I go outside of what I'm supposed to be doing.

So one day I was waiting for my father to pick me up in front of a church, and while I was waiting on this quiet Tuesday morning, I started thinking about my failures as a student and my failures in my studying and was really just in a slump.

I was taken by these odd looking shrubs placed near the front door of the church. The leaves were tiny and blade-like, and they were grouped in little clusters all over very thin long-ish branches. How fascinating the design, I thought to myself as I started to feel the little prickly leaves, turning them over in my hand, observing the little creases on each leaf. I looked a little deeper and noticed that there were brown little clusters of leaves hidden near the base of the shrub hidden from plain sight. I felt sad seeing this otherwise healthy looking tree conceal such a dismal little sight as that. I reckon that particular little branch never had a chance of growing to their full splendor.

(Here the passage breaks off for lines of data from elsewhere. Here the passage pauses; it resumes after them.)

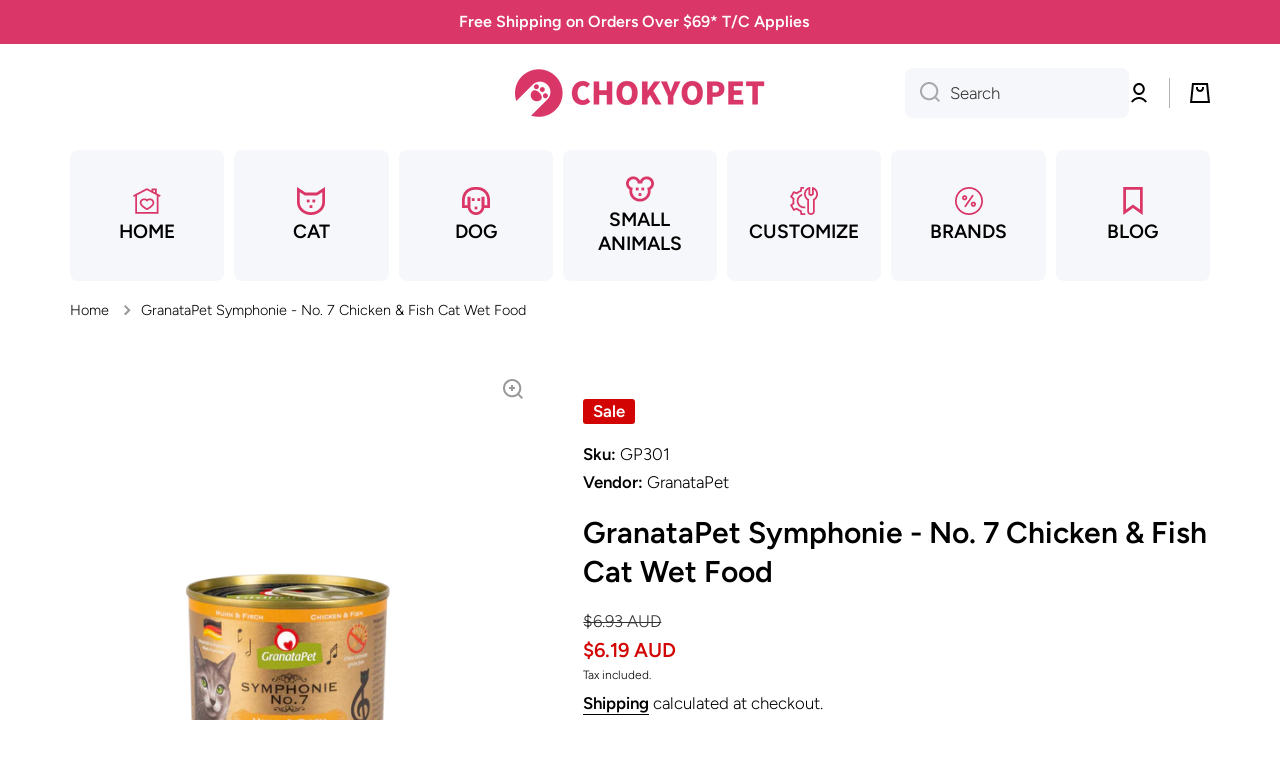

--- FILE ---
content_type: text/css
request_url: https://chokyo.com.au/cdn/shop/t/43/assets/component-cart.css?v=135267332774147045021730739110
body_size: -346
content:
.totals{display:flex;flex-wrap:wrap}.tax-note{display:block;margin-top:10px}.cart__footer.is-empty,.tax-note:empty{display:none}.cart__footer__content+.cart__footer__content{margin-top:30px}#cart-errors:not(:empty){margin-top:20px;color:var(--color-error)}.cart__footer .discounts__discount{display:flex;flex-wrap:wrap;align-items:center;color:var(--color-error)}.cart__footer .discounts__discount{font-weight:var(--font-body-bold-weight)}.cart__footer .discounts__discount svg{margin-right:5px}.cart__footer .discounts__discount svg path{fill:var(--color-error)}@media (min-width: 577px){.totals,.cart__footer .discounts__discount{justify-content:flex-end}#cart-errors,.cart__footer__content{text-align:right}.no-js noscript+[type=submit]{margin-left:10px}.cart__footer terms_and_condition-checkbox{justify-content:flex-end}}@media (max-width: 576px){.totals,.cart__footer .discounts__discount{justify-content:center}#cart-errors,.cart__footer__content{text-align:center}.no-js noscript+[type=submit]{margin-top:20px}}@media (max-width: 1024px){.cart-remove-button:hover{position:relative}.cart-remove-button:hover:before{content:"";position:absolute;top:50%;left:3px;transform:translateY(-50%);width:44px;height:44px;border-radius:50%;background:var(--mobile-focus-color);z-index:-1}}.cart__dynamic-checkout-buttons [data-shopify-buttoncontainer]{justify-content:flex-end!important}.cart__footer terms_and_condition-checkbox{margin-bottom:var(--padding2)}
/*# sourceMappingURL=/cdn/shop/t/43/assets/component-cart.css.map?v=135267332774147045021730739110 */


--- FILE ---
content_type: application/x-javascript; charset=utf-8
request_url: https://bundler.nice-team.net/app/shop/status/chokyopetstore.myshopify.com.js?1768921564
body_size: -178
content:
var bundler_settings_updated='1709511173';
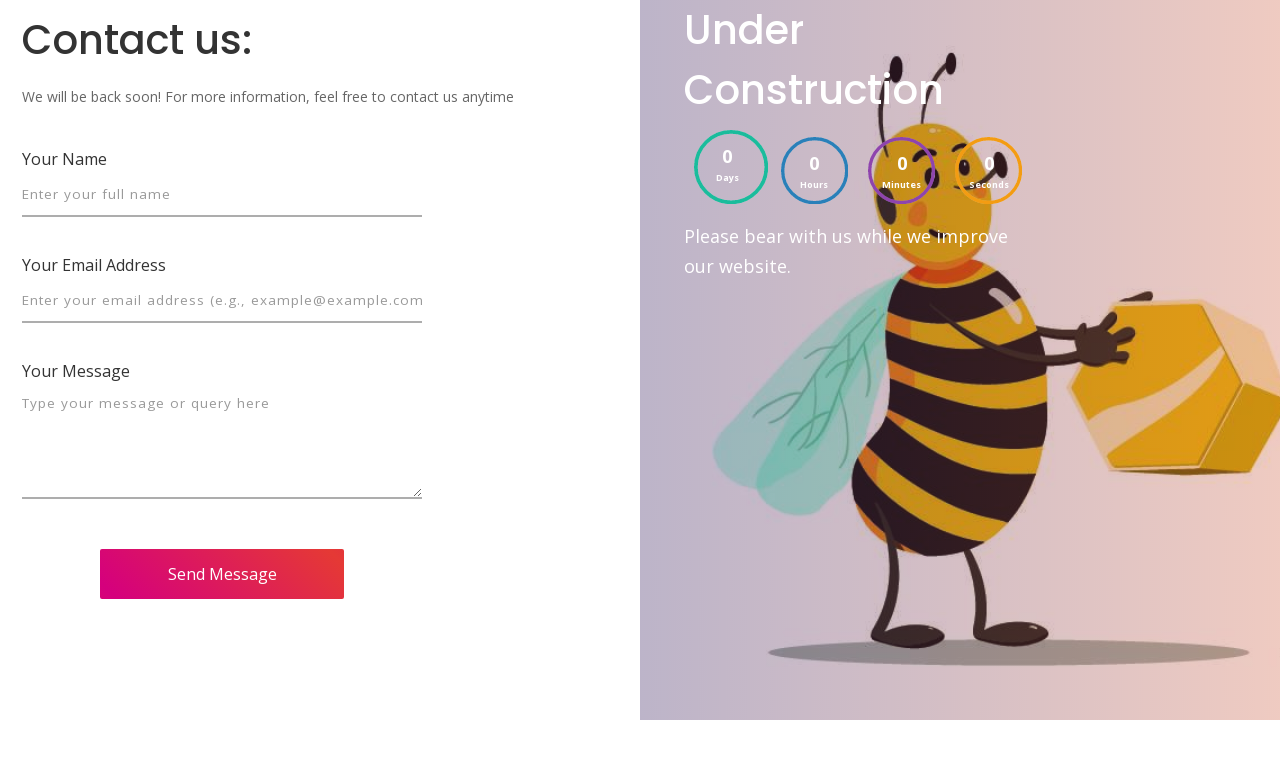

--- FILE ---
content_type: application/x-javascript
request_url: https://meadowridgebeefarm.com/wp-content/plugins/trx_utils/js/core.googlemap.js
body_size: 677
content:
function beelove_googlemap_init(dom_obj, coords) {
	"use strict";
    if (typeof google=="undefined") {
        return;
    }
	if (typeof BEELOVE_STORAGE['googlemap_init_obj'] == 'undefined') beelove_googlemap_init_styles();
	BEELOVE_STORAGE['googlemap_init_obj'].geocoder = '';
	try {
		var id = dom_obj.id;
		BEELOVE_STORAGE['googlemap_init_obj'][id] = {
			dom: dom_obj,
			markers: coords.markers,
			geocoder_request: false,
			opt: {
				zoom: coords.zoom,
				center: null,
				scrollwheel: false,
				scaleControl: false,
				disableDefaultUI: false,
				panControl: true,
				zoomControl: true, //zoom
				mapTypeControl: false,
				streetViewControl: false,
				overviewMapControl: false,
				styles: BEELOVE_STORAGE['googlemap_styles'][coords.style ? coords.style : 'default'],
				mapTypeId: google.maps.MapTypeId.ROADMAP
			}
		};
		
		beelove_googlemap_create(id);

	} catch (e) {
		
		dcl(BEELOVE_STORAGE['strings']['googlemap_not_avail']);

	};
}

function beelove_googlemap_create(id) {
	"use strict";

	// Create map
	BEELOVE_STORAGE['googlemap_init_obj'][id].map = new google.maps.Map(BEELOVE_STORAGE['googlemap_init_obj'][id].dom, BEELOVE_STORAGE['googlemap_init_obj'][id].opt);

	// Add markers
	for (var i in BEELOVE_STORAGE['googlemap_init_obj'][id].markers)
		BEELOVE_STORAGE['googlemap_init_obj'][id].markers[i].inited = false;
	beelove_googlemap_add_markers(id);
	
	// Add resize listener
	jQuery(window).resize(function() {
		if (BEELOVE_STORAGE['googlemap_init_obj'][id].map)
			BEELOVE_STORAGE['googlemap_init_obj'][id].map.setCenter(BEELOVE_STORAGE['googlemap_init_obj'][id].opt.center);
	});
}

I started thinking to myself about those leaves… And I started to wonder: who was to blame for their not being able to simply bask in the sun? It was a silly question, but in my defense I was young. I blamed the other leaves at first, since they took up all the sunlight and never gave those poor clusters a chance to grow, but I realized that these leaves had no say in the matter. They just did what they did best. They needed sunlight too, and they had what was needed to get it, so natural selection did what it did and now everyone who was lucky to have wider leaves is now on top, and whoever was at the bottom was out of luck, I guess. And yet it still seemed so cruel to me that life was as thus. Unfairness is a natural part of existence and is used daily by those living to continue living while leaving others to die, perhaps without even realizing it. What makes humans different is the need to make things fair, to rebel, perhaps not in actuality but definitely psychologically, against evolution by letting those who would normally die live.

These weren't great thoughts by any means, nor were they original thoughts, or even coherent thoughts, as I was only 15 at the time, but I was out of my slump and I got motivated to learn more about humanity and nature.

Or, if what I said wasn't anything interesting, here's a similar experience by Richard Feynman, a man much more interesting than I:

http://www.telegraph.co.uk/culture/10036024/Richard-Feynman-...

The relevant part is here, although the entire article is worth a read:

    Physics had slipped down his list of priorities, but he suddenly rediscovered his love for the subject in a most unexpected way. In the canteen at Cornell one lunchtime he became distracted by a student, who had thrown a plate into the air. As it clattered onto the floor Feynman observed that the plate rotated faster than it wobbled. It made him wonder what the relationship was between these two motions.

Sometimes you go outside and do something you've never done before, or just be in a different context, and you'll find yourself in a situation where your interest in rekindled by a seemingly unrelated event that turns out to be very related. Being bored I guess is the wanting to be derailed from your situation, so the solution is to let yourself be derailed and you'll find yourself naturally coming back.